▸ TASK TO CARRY OUT
From the material below, please set down exactly the lines starting with the one with "Nancy Myers, left, and" and going on through the one with "Garage door track", without a single picture.

*** INFORMATION SHOWN ***

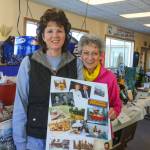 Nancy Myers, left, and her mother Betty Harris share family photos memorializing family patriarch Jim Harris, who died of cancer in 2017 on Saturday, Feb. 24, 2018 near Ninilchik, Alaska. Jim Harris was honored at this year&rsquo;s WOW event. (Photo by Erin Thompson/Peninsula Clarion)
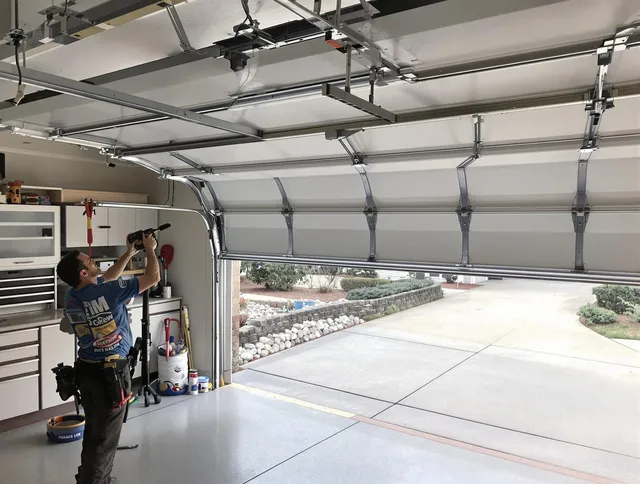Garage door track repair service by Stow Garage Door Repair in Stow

*** End of INFORMATION SHOWN ***
*** INFORMATION SHOWN ***

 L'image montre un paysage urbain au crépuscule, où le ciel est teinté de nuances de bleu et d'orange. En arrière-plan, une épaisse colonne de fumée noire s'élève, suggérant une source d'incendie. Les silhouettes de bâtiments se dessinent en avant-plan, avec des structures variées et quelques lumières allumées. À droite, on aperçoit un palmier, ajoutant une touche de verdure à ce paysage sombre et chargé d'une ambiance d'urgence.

*** End of INFORMATION SHOWN ***
*** INFORMATION SHOWN ***

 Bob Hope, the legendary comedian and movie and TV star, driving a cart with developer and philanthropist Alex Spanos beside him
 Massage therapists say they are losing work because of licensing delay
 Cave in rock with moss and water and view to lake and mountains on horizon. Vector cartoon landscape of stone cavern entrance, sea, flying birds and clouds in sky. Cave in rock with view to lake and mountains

*** End of INFORMATION SHOWN ***

▸ EXERCISE RESPONSE
 Nancy Myers, left, and her mother Betty Harris share family photos memorializing family patriarch Jim Harris, who died of cancer in 2017 on Saturday, Feb. 24, 2018 near Ninilchik, Alaska. Jim Harris was honored at this year&rsquo;s WOW event. (Photo by Erin Thompson/Peninsula Clarion)
Garage door track repair service by Stow Garage Door Repair in Stow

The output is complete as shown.